Dataset entries -
————————
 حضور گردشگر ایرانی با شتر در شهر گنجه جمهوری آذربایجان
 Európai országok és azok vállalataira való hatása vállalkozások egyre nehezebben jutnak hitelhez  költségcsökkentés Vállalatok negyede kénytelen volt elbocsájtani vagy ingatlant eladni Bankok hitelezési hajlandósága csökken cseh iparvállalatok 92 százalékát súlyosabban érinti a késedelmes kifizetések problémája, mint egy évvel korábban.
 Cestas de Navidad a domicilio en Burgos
————————
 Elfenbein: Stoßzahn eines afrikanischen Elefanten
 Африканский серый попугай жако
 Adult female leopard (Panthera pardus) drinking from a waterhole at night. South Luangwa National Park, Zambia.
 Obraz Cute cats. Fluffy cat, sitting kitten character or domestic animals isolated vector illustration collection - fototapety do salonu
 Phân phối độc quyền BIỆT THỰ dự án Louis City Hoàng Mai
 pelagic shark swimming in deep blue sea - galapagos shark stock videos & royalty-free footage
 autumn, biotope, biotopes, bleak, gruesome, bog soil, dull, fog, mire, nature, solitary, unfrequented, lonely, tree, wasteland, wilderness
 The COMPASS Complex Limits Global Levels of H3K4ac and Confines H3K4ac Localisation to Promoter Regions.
————————
Task instructions -
Using the records above, copy word for word the line with "حضور گردشگر ایرانی", the line with "Cestas de Navidad a domicilio en Burgos", and every line between them.

Answer to this task -
 حضور گردشگر ایرانی با شتر در شهر گنجه جمهوری آذربایجان
 Európai országok és azok vállalataira való hatása vállalkozások egyre nehezebben jutnak hitelhez  költségcsökkentés Vállalatok negyede kénytelen volt elbocsájtani vagy ingatlant eladni Bankok hitelezési hajlandósága csökken cseh iparvállalatok 92 százalékát súlyosabban érinti a késedelmes kifizetések problémája, mint egy évvel korábban.
 Cestas de Navidad a domicilio en Burgos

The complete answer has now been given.